Start Extracted text

The forum, organized by the World Trade Organization (WTO) and Chinese Ministry of Commerce, discussed the urgency and effects of trade statistics of reform in measuring the added value in global value chains.
With the past two decades of economic globalization, products are made in no single country but instead "Made in the World" through global value chains. Thus a transition has been made from trade in goods to trade in tasks.
"Traditional trade statistics based on customs data may not always give the picture needed for factual decision-making," Pascal Lamy, director-general of the WTO, said last year.
Under the traditional method of calculation, the value of an exported product is attributed to the country of origin, but very often that country accounts for only a small portion of the total added value created through the export.
For example, an iPhone 3G assembled in the country is exported to the US at the price of $179, which is taken as China's export value.
But in fact the country accounts only for $6.50 of the total added value, according to a calculation by Xing Yuqing, a professor of economics at the National Graduate Institute for Policy Studies in Tokyo.
Lamy said early this year that "the statistical bias created by attributing the full commercial value to the last country of origin can pervert the political debate on the origin of the imbalances and lead to misguided and hence counterproductive decisions."
Traditional trade statistics place China's trade surplus with the US in 2008 at $285 billion. "But if calculated by the value-added trade, the trade surplus was just $164 billion," Yu said.
With unemployment hovering at about 9 percent, Yu said, the US is preoccupied with the notion that China's trade surplus increases US unemployment.
One recent consequence is the Senate bill passed last week that would put pressure on the country to appreciate the value of the yuan faster under the threat of trade sanctions.
Statistics from the General Administration of Customs show that the country's exports reached $1.58 trillion in 2010.
Yu said that "not all this value was created or added in China, but was nonetheless calculated into the Chinese trade figure, to the benefit of other countries".
According to Ari van Assche, an associate professor in the international business department of HEC Montreal, "it's dangerous to say China's the world's factory. The better word is to call it the world's 'assembler' ".
Van Assche said that once global value chains are taken into account, the evidence is less strong that China is rapidly moving up the technology ladder and becoming competitive in technology-intensive areas.
Instead, China's production activities have remained consistent with its comparative advantage in labor-intensive tasks.
"Current trade statistics have distorted the reality of the Sino-US trade imbalance, and the appreciation of the yuan would have little impact on the imbalance," Xing said in an earlier article.

End Extracted text
Start Task material

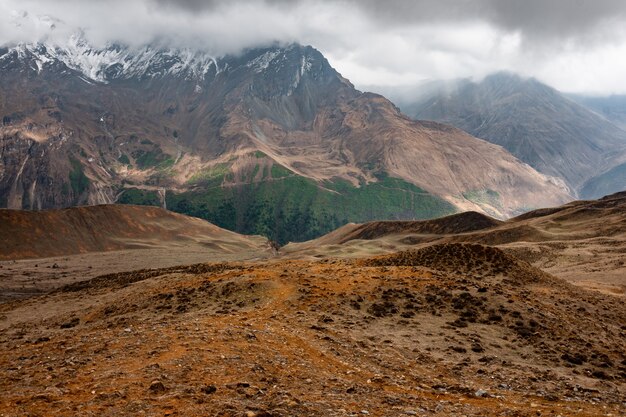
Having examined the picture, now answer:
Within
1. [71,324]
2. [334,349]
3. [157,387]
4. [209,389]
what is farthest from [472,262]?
[71,324]

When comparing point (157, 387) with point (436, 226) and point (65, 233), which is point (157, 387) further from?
point (65, 233)

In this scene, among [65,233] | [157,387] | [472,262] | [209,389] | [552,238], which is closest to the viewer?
[209,389]

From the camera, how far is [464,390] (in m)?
17.5

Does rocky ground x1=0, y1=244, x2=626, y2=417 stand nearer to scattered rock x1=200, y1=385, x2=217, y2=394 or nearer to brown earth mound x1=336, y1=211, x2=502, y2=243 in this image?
scattered rock x1=200, y1=385, x2=217, y2=394

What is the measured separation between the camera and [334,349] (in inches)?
849

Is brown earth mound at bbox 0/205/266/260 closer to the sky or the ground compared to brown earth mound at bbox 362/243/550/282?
closer to the ground

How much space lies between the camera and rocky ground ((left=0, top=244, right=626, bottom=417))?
49.5 feet

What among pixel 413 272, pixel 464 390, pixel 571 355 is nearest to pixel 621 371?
pixel 571 355

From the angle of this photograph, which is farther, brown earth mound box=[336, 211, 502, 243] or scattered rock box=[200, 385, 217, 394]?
brown earth mound box=[336, 211, 502, 243]

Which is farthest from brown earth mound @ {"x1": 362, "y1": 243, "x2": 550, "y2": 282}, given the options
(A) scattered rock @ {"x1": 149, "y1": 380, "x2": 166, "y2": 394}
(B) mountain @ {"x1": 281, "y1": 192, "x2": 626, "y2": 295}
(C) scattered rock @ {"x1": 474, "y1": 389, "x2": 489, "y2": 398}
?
(A) scattered rock @ {"x1": 149, "y1": 380, "x2": 166, "y2": 394}

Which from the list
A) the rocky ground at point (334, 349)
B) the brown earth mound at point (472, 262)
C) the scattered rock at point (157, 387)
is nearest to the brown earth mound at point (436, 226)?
the brown earth mound at point (472, 262)

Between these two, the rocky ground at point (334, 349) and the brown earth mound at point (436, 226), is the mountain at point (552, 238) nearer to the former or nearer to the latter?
the brown earth mound at point (436, 226)

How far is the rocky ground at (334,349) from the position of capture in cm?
1509

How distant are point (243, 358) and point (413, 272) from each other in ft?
61.1
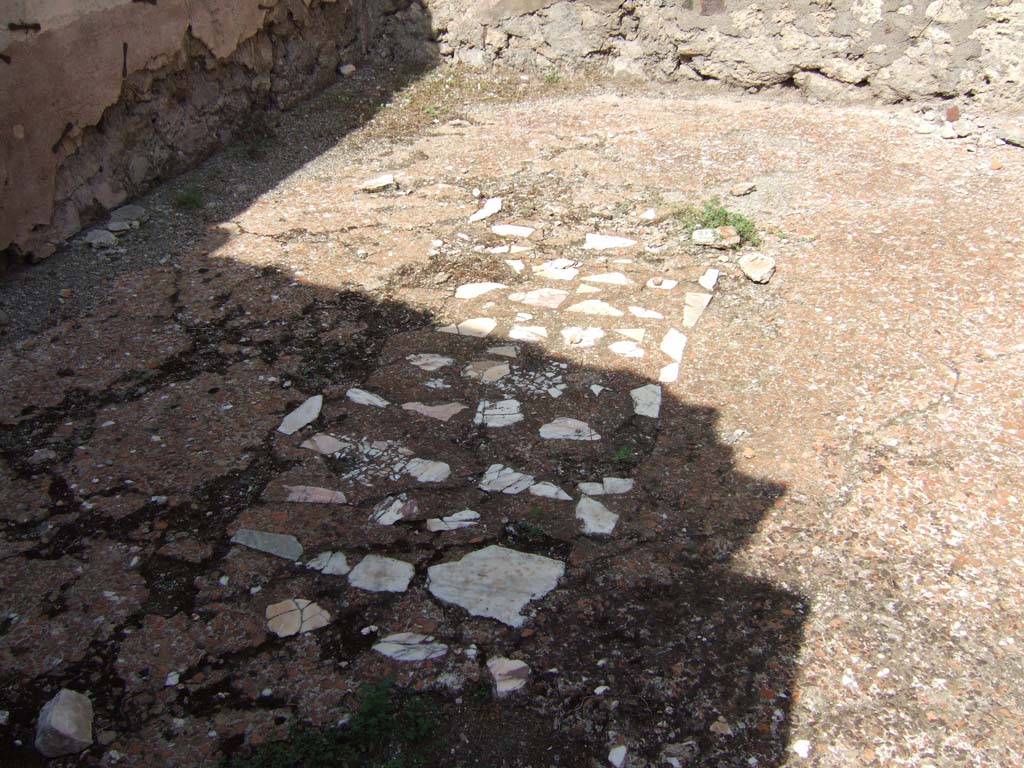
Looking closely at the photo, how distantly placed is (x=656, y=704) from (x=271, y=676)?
0.94 meters

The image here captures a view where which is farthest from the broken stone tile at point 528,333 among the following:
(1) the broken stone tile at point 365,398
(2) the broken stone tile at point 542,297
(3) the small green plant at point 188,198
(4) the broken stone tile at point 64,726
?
(3) the small green plant at point 188,198

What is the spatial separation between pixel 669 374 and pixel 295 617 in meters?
1.69

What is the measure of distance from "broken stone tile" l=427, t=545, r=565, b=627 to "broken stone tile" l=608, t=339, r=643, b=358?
3.94ft

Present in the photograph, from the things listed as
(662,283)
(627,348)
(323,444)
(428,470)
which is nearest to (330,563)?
(428,470)

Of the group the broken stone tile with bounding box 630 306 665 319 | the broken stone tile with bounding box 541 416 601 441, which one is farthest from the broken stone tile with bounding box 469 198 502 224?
the broken stone tile with bounding box 541 416 601 441

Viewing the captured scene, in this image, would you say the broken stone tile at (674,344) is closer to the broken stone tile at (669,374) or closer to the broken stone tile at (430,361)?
the broken stone tile at (669,374)

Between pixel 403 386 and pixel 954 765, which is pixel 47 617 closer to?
pixel 403 386

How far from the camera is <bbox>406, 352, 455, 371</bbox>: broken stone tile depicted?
333 centimetres

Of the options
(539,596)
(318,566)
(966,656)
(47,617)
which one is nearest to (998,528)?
(966,656)

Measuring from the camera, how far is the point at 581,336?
350cm

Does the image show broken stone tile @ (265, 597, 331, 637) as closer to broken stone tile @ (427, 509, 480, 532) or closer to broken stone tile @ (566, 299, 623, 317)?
broken stone tile @ (427, 509, 480, 532)

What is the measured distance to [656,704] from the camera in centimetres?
198

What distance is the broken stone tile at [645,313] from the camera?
361 centimetres

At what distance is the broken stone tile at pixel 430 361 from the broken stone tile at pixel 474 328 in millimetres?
195
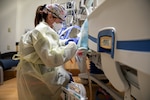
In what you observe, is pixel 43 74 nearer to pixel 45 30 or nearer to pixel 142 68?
pixel 45 30

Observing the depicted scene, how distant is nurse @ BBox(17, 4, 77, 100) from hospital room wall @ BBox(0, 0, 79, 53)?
3.11 metres

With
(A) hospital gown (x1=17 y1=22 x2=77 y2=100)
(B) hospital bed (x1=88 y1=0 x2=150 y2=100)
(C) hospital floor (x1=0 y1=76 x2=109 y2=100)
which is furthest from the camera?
(C) hospital floor (x1=0 y1=76 x2=109 y2=100)

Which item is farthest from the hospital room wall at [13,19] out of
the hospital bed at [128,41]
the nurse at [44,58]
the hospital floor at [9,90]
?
the hospital bed at [128,41]

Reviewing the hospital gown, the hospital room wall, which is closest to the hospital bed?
the hospital gown

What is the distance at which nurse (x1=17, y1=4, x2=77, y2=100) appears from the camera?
1.33 metres

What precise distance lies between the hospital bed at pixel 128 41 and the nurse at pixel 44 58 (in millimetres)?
587

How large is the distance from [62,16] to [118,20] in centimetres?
100

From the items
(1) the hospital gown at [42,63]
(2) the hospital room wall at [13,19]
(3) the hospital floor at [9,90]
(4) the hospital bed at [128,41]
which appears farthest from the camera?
(2) the hospital room wall at [13,19]

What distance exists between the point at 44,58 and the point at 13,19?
3479 millimetres

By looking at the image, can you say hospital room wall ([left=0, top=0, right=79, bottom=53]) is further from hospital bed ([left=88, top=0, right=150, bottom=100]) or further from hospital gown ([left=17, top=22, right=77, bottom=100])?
hospital bed ([left=88, top=0, right=150, bottom=100])

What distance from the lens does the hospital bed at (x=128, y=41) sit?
1.47 feet

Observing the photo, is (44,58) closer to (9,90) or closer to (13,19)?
(9,90)

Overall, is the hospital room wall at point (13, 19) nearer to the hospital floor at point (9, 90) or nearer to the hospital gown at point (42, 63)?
the hospital floor at point (9, 90)

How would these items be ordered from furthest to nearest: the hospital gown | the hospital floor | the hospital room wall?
the hospital room wall
the hospital floor
the hospital gown
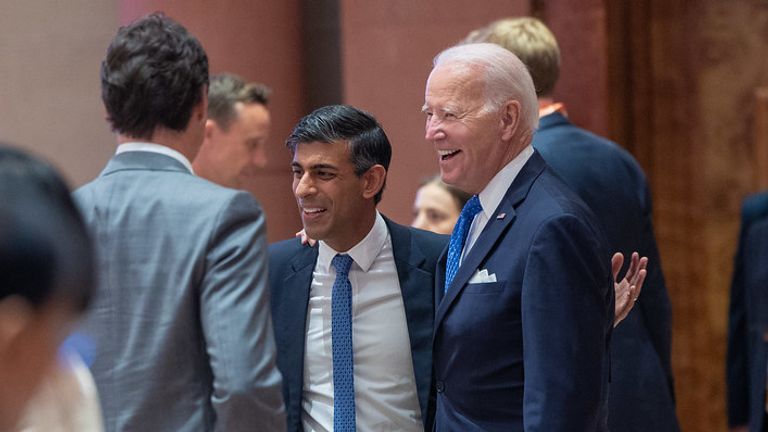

End Task material

What to do>
1. Answer these questions from the article on trade statistics.
(a) At what price is an iPhone 3G assembled in China exported to the US?
(b) What was China's 2008 trade surplus with the US when calculated by value-added trade?
(c) What figure does the General Administration of Customs give for the country's exports in 2010?
2. Transcribe the lines of the listing from the line with "Of the options" up to and including the line with "361 centimetres".

Responses>
1.
(a) $179
(b) $164 billion
(c) $1.58 trillion

2.
Of the options
(539,596)
(318,566)
(966,656)
(47,617)
which one is nearest to (998,528)?
(966,656)

Measuring from the camera, how far is the point at 581,336?
350cm

Does the image show broken stone tile @ (265, 597, 331, 637) as closer to broken stone tile @ (427, 509, 480, 532) or closer to broken stone tile @ (566, 299, 623, 317)?
broken stone tile @ (427, 509, 480, 532)

What is the measured distance to [656,704] from the camera in centimetres?
198

What distance is the broken stone tile at [645,313] from the camera?
361 centimetres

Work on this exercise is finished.